**EXERCISE PROMPT:**
The entries are to be repeated exactly, with all pictures omitted.

== DATA RECORDS

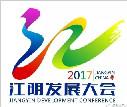 江阴发展大会logo评选结果出炉!最终入选的是……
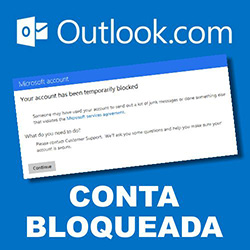 Outlook.com bloqueada temporariamente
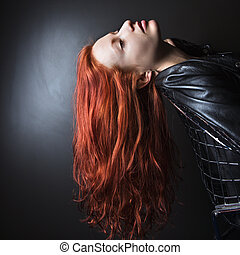 Long hair woman. - Pretty redhead young woman wearing...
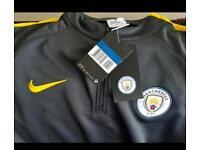 Latest Premier Man City & Chelsea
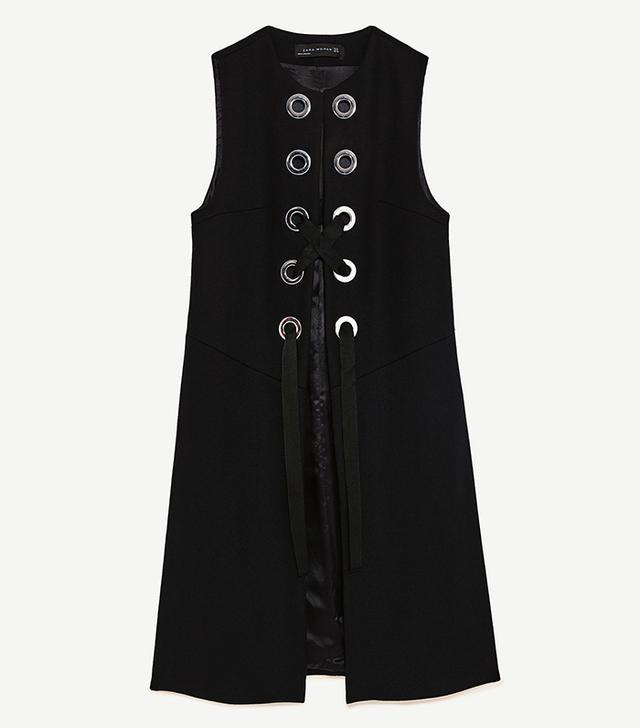 Zara Long Waistcoat With Metallic Details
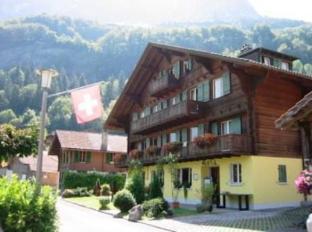 /lt-lt/lake-lodge-hostel/hotel/iseltwald-ch.html?asq=jGXBHFvRg5Z51Emf%2fbXG4w%3d%3d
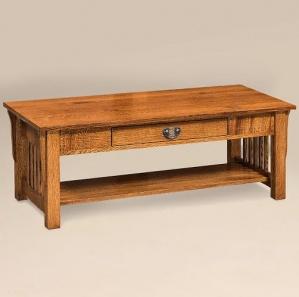 Avery Slat 1-Drawer Coffee Table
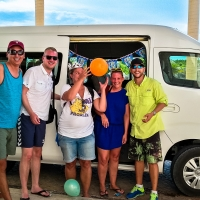 KayTours - Private Tours in Playa del Carmen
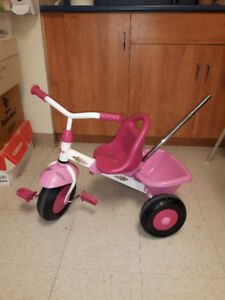 Kettler pink tricycle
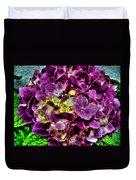 Purple Hortensia After Summer Rain Duvet Cover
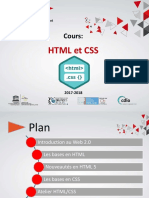 Cours HTML Css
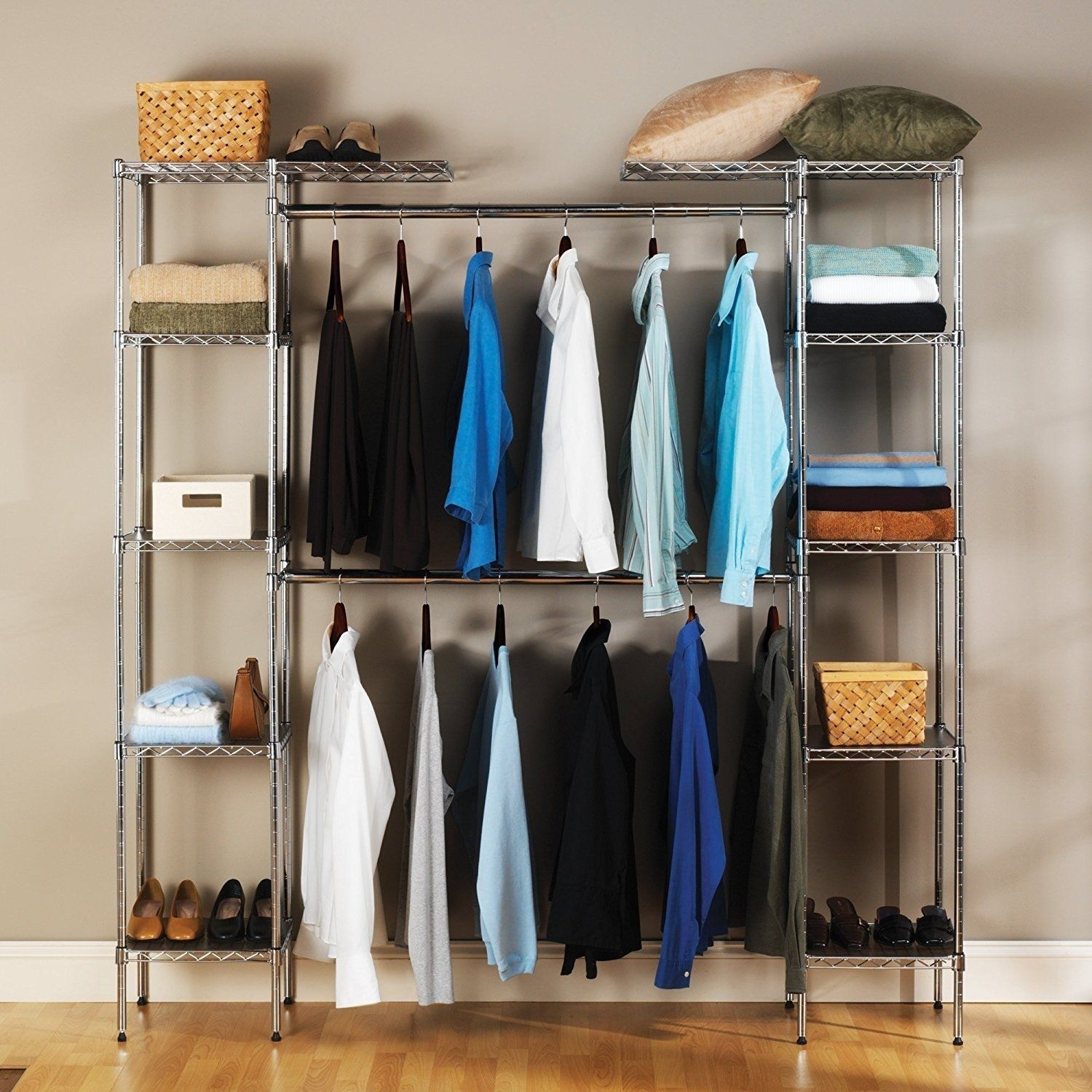 1d79f5dd81f5e Details about Custom Closet Organizer Shelves System Kit Expandable Clothes  Storage Metal Rack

====

**WRITTEN ANSWER:**
 江阴发展大会logo评选结果出炉!最终入选的是……
 Outlook.com bloqueada temporariamente
 Long hair woman. - Pretty redhead young woman wearing...
 Latest Premier Man City & Chelsea
 Zara Long Waistcoat With Metallic Details
 /lt-lt/lake-lodge-hostel/hotel/iseltwald-ch.html?asq=jGXBHFvRg5Z51Emf%2fbXG4w%3d%3d
 Avery Slat 1-Drawer Coffee Table
 KayTours - Private Tours in Playa del Carmen
 Kettler pink tricycle
 Purple Hortensia After Summer Rain Duvet Cover
 Cours HTML Css
 1d79f5dd81f5e Details about Custom Closet Organizer Shelves System Kit Expandable Clothes  Storage Metal Rack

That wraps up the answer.